Māui dolphins communicate with clicks
Whereas many other species of dolphins communicate with whistles, Māui and Hector’s dolphins use short, high frequency clicks. These clicks are at such a high frequency, the human ear can't hear them, although the dolphins can!
They may also use a variety of other methods to communicate, such as slapping their tail on the water or leaping into the air.
Listen to this Māui dolphin recording (MP3, 156K) produced by Steve Dawson, University of Otago.
These clicks were originally at a frequency of around 125 kHz (the human hearing range ends at about 20 kHz) and were slowed down to 1/20th of the speed to make them audible.
Māui dolphins probably change their companions often
Māui dolphins’ social lives
If you come across a group of Māui dolphins, it won’t be a nuclear family of the parents and the kids. They likely have a social structure similar to Hector’s dolphins, where group members commonly change companions.
Usually groups are sex segregated, meaning males form separate groups from females and their calves.
Diet and foraging
Māui dolphins feed on a variety of species of fish, such as red cod, āhuru, and sole.
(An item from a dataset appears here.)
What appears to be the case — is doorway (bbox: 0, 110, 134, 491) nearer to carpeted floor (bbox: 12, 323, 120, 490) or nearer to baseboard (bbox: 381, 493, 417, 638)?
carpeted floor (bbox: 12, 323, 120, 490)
They feed throughout the water column, on both bottom-dwelling fish and free swimming prey.
Difference between Māui dolphins and Hector’s dolphins
Māui dolphins and Hector’s dolphins may look identical, but they are physically and genetically different from each other. Māui dolphins have larger skulls than Hector’s dolphins overall, and a longer, wider rostrum (this is the “snout” part of the skull).
Māui dolphins are thought to have been isolated from their more numerous relatives, South Island Hector’s dolphin, for 15-16,000 years. This was around the same time the North Island shoreline split from the South Island during the Pleistocene.
They used to be known as the North Island Hector's dolphin but since 2002 they have been classified as separate subspecies.
Māui dolphin range, as determined by the 2012 Maui's Dolphin Risk Assessment (Currey et al. 2012). Green indicates a relatively high concentration of dolphins, whereas red indicates a lower concentration
Māui dolphins could once be found along most of the west coast of the North Island, from Cook Strait to Ninety Mile Beach. Today, they are found from Maunganui Bluff to Whanganui, and you’re most likely to spot one between Manukau Harbour and Port Waikato.
Māui dolphins are generally found close to shore in small groups. They are usually seen in water less than 20 m deep but may also range further offshore.
They use the mouths of the Manukau and Kaipara harbours, and are often seen just outside many of the other harbours on this coast.
Studies suggest that the dolphins use about 30 km of shoreline, and some individuals have been recorded moving nearly 80 km in under three weeks.
Māui dolphins’ use of harbours and their close inshore distribution means that the same waters we use for fishing and recreation are also their home.